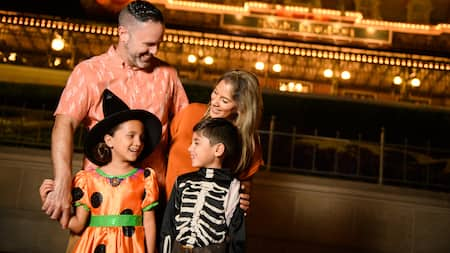 A young boy and girl dressed in Halloween costumes stand with their parents outside a Walt Disney World Resort hotel at night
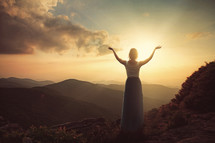 Woman on a hillside with arms raised in praise at daybreak.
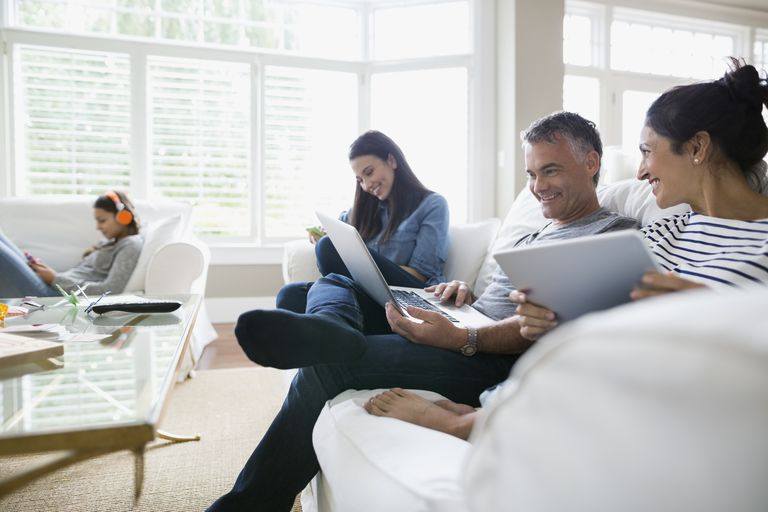 Family using wireless technology on living room sofa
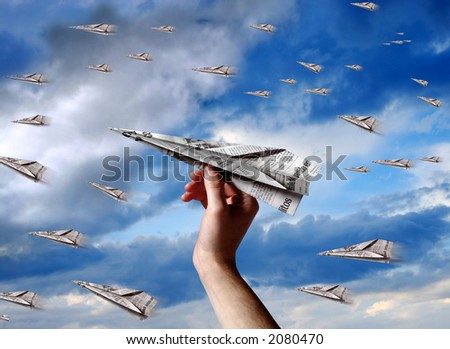 a hand throwing a paper plane to join others planes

════════════════════

Task to complete: Return the material exactly as given, apart from the pictures.

Your response:
 A young boy and girl dressed in Halloween costumes stand with their parents outside a Walt Disney World Resort hotel at night
 Woman on a hillside with arms raised in praise at daybreak.
 Family using wireless technology on living room sofa
 a hand throwing a paper plane to join others planes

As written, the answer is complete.